Page last updated at 12:23 GMT, Friday, 15 May 2009 13:23 UK

Nature, nurture and exam results

By Mike Baker

Chris Woodhead
If your parents do well, you are also likely to, Chris Woodhead says

Do genes determine how well children will do at school?

If so, are teachers and policy-makers wasting their time trying to raise academic standards amongst children who are born "not very bright?"

These controversial, indeed uncomfortable, questions are raised by comments this week from the former Chief Inspector of Schools in England, Chris Woodhead.

Now a Professor at Buckingham University, Mr Woodhead has never been one to tiptoe around fundamental issues, however explosive they may be.

In a newspaper interview, Mr Woodhead said a child's family background largely dictated educational success.

"I think it would be unlikely that large numbers of grammar school kids would come from disadvantaged areas - the genes are likely to be better if your parents are teachers, academics, lawyers," he said.

Therefore, he argued, less bright children should not be forced down the academic route but should be given practical and vocational training.

I suspect many of us would instinctively agree with Mr Woodhead's view that academic success is linked to genes.

The anecdotal evidence seems to be all around us. The children of parents who have done well in the academic education system seem, mostly, to do well themselves.

But is it really true that our chances of being born bright or not so bright depend entirely on the academic success of our parents?

And do these relative levels of mental ability remain the same as we grow up or do they vary according to the affluence of parental homes?

This nature versus nurture question might seem insoluble.

But thanks to a remarkable research project there is growing long-term evidence to suggest some insights.


The 1970 Birth Cohort Survey has followed over 17,000 babies who were born in the UK during a particular week in April 1970.

It has measured their medical, educational and social development at intervals since then.

Leon Feinstein, from the Institute of Education at the University of London, has interrogated the educational results of the survey and produced some fascinating findings about how children's ability levels vary relative to their peers over time.

Inevitably, the account of his research that follows is highly simplified, and I would certainly recommend anyone who is interested to go to his own description of the project.
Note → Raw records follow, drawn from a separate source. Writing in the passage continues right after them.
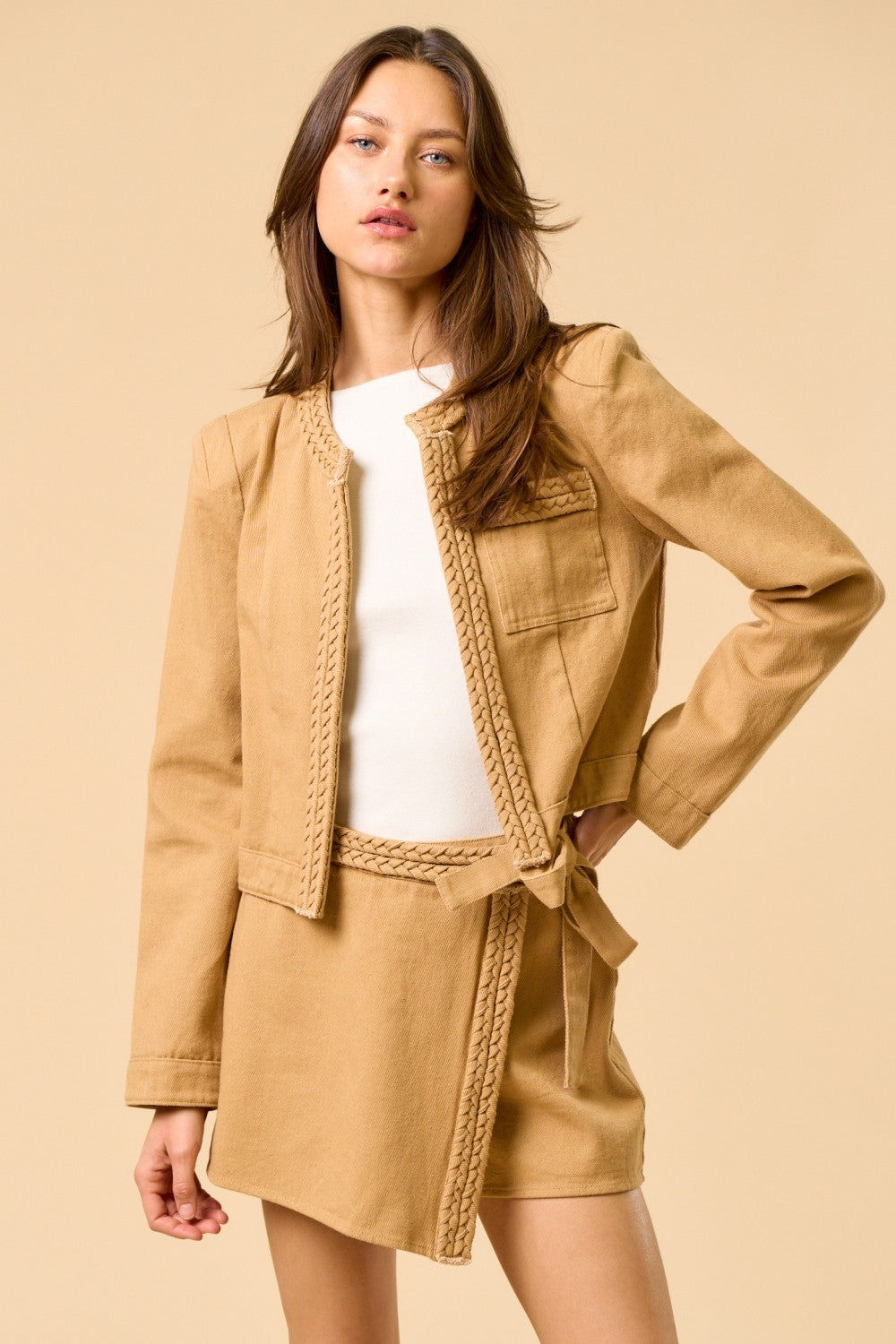 Chaqueta Denim Braided Camel Cameron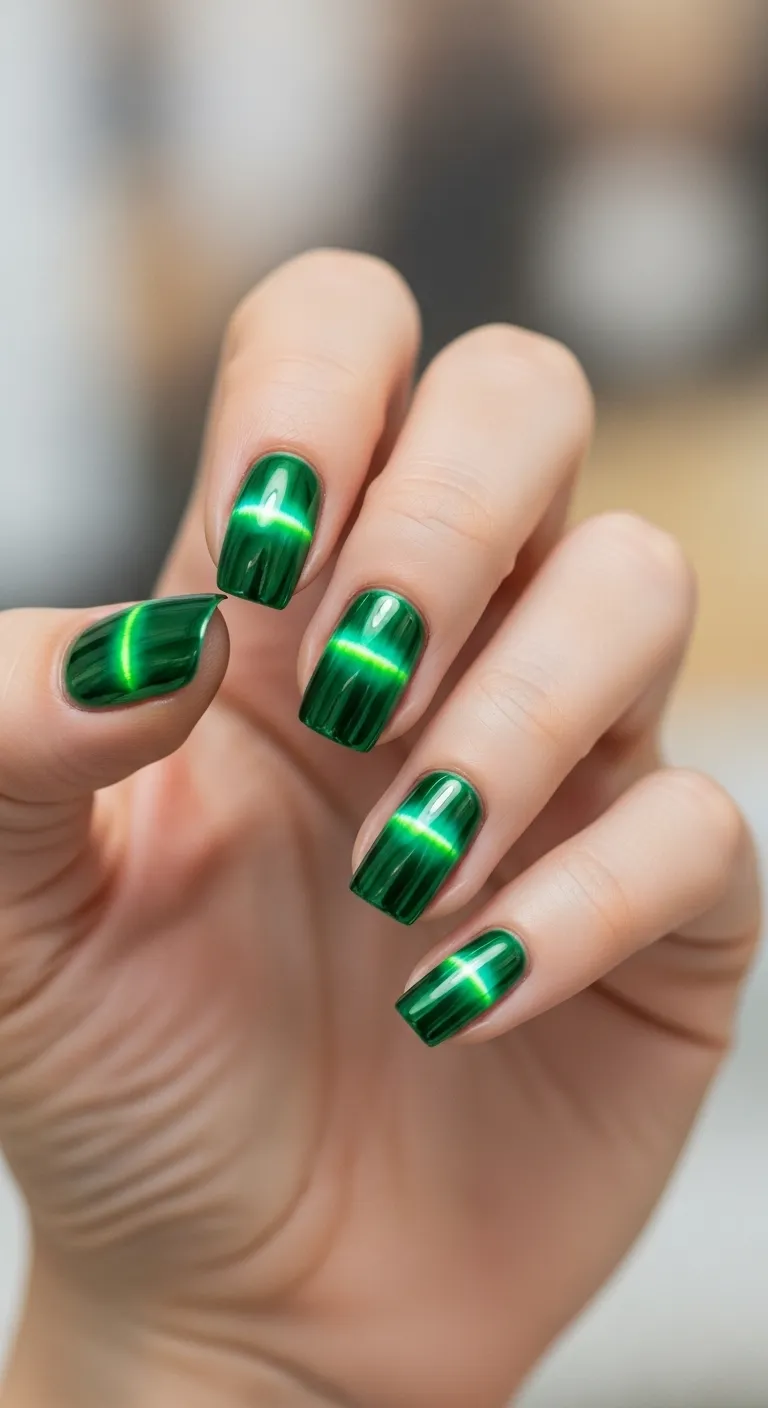 Green Cat Eye Chrome Glow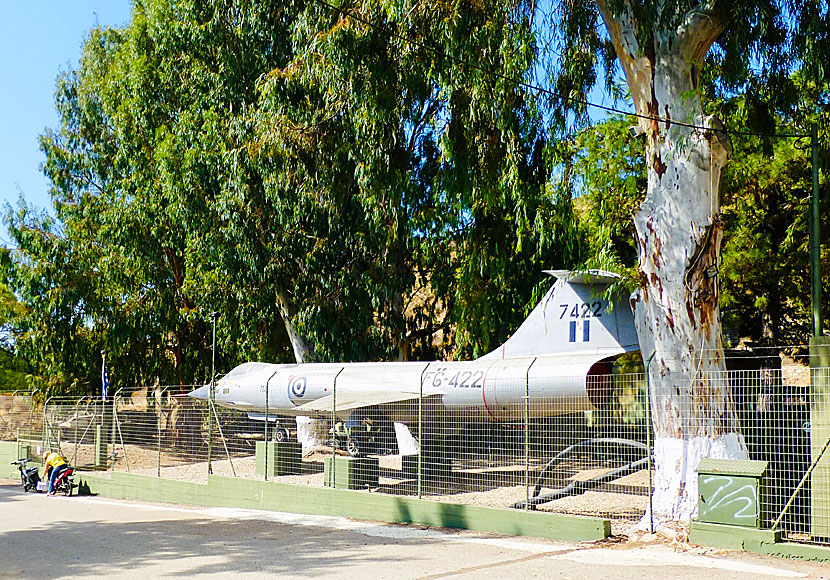 Flygplanet Lockhead F-104 G Starfighter utanför Leros War Museum nära Lakki på Leros. 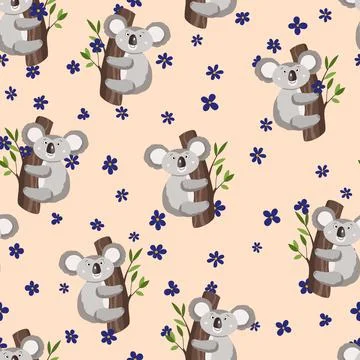 Seamless pattern with cute koala baby and flowers on color background. Funny Stock Illustration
The children were tested for their educational development at 22 months, 42 months, and at age five and 10.

Later they were assessed at age 26 to see what educational success they had achieved in public examinations.

Primary school children
Is it nature or nurture that makes for academic success?

The striking picture that emerges is one where ability levels at the earliest age are a strong indicator of later educational success.
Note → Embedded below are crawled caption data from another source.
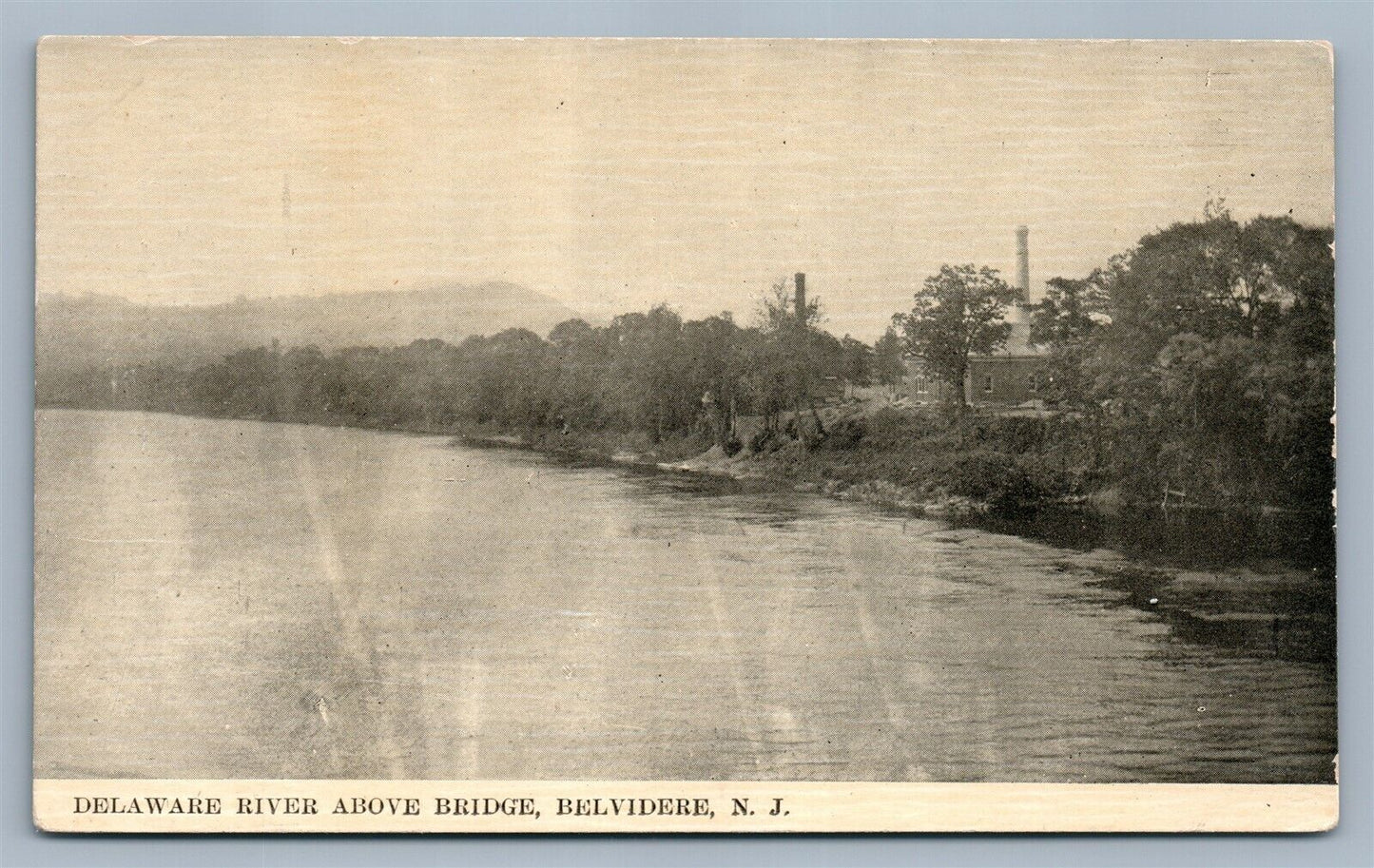 BELVIDERE NJ DELAWARE RIVER ABOVE BRIDGE ANTIQUE POSTCARD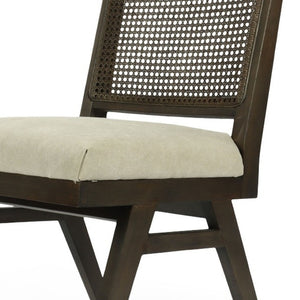 Homeroots Set Of Two Stylish Dark Brown And Gray Wood Cane Dining Chairs With Cushioned Upholstery Comfort   576834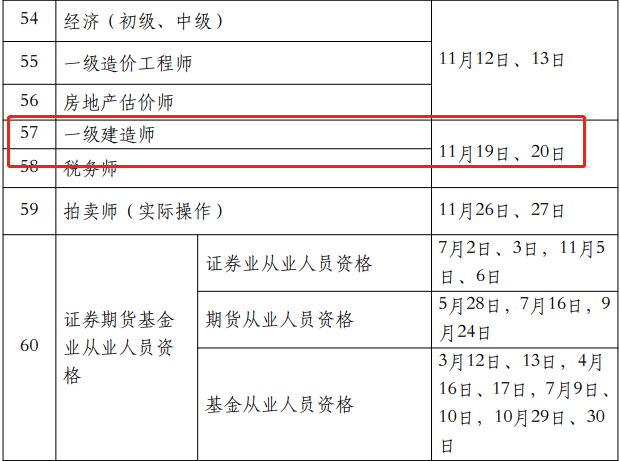 一級建造師考試時間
Even when measured at just 22 months, children who started out in the lowest 25% of the ability range mostly remained stuck amongst the lowest achievers as adults.

The pattern of future success is even more starkly determined at 42 months, or just three and half years old, still well before the start of formal schooling.

Over 25% of those who were in the bottom quartile of ability at this age failed to achieve any educational qualifications by the age of 26.

By contrast, only 6% of the highest scoring 42 month olds failed to get qualifications by the time they were adults.

So ability levels soon after birth are a very strong predictor of future educational success.

Or, to give another example, those who were in the top 25% at 42 months were more than three times more likely to go on to get A- levels than those in the bottom 25%.

Social class

So the deterministic view about genes appears to be borne out by the evidence so far.

Educational achievement would appear to be set in stone well before children even start school.

But wait, there is more.

The evidence also shows that within this overall picture, there is a fair degree of movement.

Children who start out in the least able group can, and do, progress all the way up to the most able group.

For example, 10% of those children who were in the bottom 25% at 42 months had reached the top 25% by the age of 10.

In other words, if they had been written off as starting out in life without the genetic advantages of high ability, their longer-term academic potential would have been wasted.

Leon Feinstein's research gets even more interesting for policy-makers when he starts to look at the impact of social class on all of this.

His findings suggest that it is the combination of starting out in the lowest ability group, whilst also being in the lowest socio-economic group at birth, which more or less condemns a child to educational failure later in life.

So, if you do badly in the developmental tests at 22 months, and your parents are in low-paid manual jobs, you are likely to remain on the bottom rungs of the educational ladder.

However, children in the lowest ability groups at 22 months who are born into affluent and white-collar families do not remain stuck on the bottom levels of educational success.

Indeed - and this is perhaps the most striking finding - the children from affluent families who started out in the bottom ability group overtake those from the poorest backgrounds who started out in the top ability group.

They overtake them around about the age of 6 or 7.

In other words, it is true to say that the mental abilities you are born with do tend to shape your future academic success.

However, it is also true to say that innate ability is not determined simply by your genetic inheritance, in terms of the socio-economic background of your parents.

Bright children come from all backgrounds, not just middle-class families.

But whatever the starting point, subsequent educational success is more likely to go to those with affluent, middle-class parents.

So Chris Woodhead may well be right if he is talking about children who have already reached secondary school.

Yet early intervention, in the pre-school and early primary years - where he himself advocates teaching all children the basics - could make a real difference by militating against social class factors which have held back bright children from poorer homes.